President Trump has been clear since day one that he will not be the president of all Americans. In fact, he’s been pretty clear since the beginning that he only planned to represent white supremacist men. If you think that a person like this would have had a hard time being elected, you’d be forgetting two things: Russia and white women.
Surely Russia aided Trump in stealing the election, but it didn’t help matters that 53 percent of white women voted against their self-interest and voted for Trump and now, because Trump is a spineless sack of shape-shifting vomit, he will become the first sitting president to attend the annual anti-abortion “March for Life” on Friday.
According to the New York Post, the president announced the appearance on Twitter:
“We are so excited for him to experience in person how passionate our marchers are about life and protecting the unborn,” the head of the march, Jeanne Mancini, said, the Post reports.

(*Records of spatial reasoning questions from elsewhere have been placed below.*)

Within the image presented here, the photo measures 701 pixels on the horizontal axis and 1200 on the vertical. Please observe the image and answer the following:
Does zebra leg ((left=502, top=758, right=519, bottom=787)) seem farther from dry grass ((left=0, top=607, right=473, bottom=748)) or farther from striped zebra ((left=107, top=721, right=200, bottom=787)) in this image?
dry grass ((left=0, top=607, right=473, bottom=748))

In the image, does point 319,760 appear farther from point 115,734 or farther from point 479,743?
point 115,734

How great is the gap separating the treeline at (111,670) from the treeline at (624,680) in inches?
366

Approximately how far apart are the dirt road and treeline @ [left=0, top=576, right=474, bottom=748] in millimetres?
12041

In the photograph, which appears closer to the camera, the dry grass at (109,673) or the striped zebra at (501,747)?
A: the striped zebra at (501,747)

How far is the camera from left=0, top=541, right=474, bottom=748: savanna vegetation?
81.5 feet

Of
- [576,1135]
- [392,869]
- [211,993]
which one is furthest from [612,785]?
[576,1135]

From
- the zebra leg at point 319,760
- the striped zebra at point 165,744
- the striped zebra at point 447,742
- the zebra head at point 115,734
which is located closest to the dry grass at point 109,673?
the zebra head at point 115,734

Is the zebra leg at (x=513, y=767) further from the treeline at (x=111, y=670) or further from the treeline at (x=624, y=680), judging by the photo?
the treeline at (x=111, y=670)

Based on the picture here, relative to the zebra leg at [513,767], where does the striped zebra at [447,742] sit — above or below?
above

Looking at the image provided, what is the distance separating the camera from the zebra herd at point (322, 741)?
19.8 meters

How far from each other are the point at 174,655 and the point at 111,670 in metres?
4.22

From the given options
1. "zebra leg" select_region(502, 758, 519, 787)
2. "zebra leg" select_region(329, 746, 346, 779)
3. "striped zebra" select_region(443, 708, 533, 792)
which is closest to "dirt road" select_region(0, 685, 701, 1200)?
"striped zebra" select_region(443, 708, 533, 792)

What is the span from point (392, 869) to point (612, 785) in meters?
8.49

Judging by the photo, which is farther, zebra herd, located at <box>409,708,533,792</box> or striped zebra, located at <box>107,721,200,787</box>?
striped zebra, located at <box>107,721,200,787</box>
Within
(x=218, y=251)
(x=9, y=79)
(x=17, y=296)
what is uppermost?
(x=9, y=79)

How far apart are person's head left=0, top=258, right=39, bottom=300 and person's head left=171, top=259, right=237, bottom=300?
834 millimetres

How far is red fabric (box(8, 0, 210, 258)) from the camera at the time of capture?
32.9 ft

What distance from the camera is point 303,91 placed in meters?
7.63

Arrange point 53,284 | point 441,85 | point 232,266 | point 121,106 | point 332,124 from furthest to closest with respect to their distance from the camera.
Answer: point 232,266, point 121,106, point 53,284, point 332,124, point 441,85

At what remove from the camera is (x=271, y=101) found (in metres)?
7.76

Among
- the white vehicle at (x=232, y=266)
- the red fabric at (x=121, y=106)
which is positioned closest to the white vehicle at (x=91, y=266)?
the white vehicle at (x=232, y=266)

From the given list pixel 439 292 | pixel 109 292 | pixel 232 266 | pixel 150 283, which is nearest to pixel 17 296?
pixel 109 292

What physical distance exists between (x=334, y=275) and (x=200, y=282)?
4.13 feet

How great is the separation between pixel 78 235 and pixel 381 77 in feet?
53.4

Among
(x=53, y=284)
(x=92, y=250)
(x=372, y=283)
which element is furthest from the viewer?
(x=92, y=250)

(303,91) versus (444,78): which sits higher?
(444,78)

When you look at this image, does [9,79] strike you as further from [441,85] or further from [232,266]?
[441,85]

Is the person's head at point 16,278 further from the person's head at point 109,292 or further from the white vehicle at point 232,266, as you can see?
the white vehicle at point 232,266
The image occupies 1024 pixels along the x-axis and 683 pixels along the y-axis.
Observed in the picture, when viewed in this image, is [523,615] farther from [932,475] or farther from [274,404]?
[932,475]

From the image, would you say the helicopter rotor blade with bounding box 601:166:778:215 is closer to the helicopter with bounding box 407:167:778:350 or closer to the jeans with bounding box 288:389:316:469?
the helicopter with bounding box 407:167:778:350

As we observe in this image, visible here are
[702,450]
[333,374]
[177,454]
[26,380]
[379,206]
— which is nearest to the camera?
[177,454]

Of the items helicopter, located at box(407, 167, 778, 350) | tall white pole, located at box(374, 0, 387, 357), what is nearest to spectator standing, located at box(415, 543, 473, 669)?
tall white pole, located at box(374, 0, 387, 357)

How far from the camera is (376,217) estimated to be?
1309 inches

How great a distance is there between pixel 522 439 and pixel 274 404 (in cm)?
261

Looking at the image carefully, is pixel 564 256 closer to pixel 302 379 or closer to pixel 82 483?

Trump doesn’t give a shit about a fetus’ right to life, but you know who does? Vice President Mike Pence, who in 2017, “became the highest elected leader to attend the march, and addressed the massive crowds of anti-abortion demonstrators.”
“Life is winning again in America,” Pence told the demonstrators, the Post reports.
This is clearly about Trump appealing to his Christian Right base; that or he’s trying to beat out Pence for being the highest elected official to attend. Either way, this is 53 percent of white women’s fault. But tell me more about those pink pussy hats.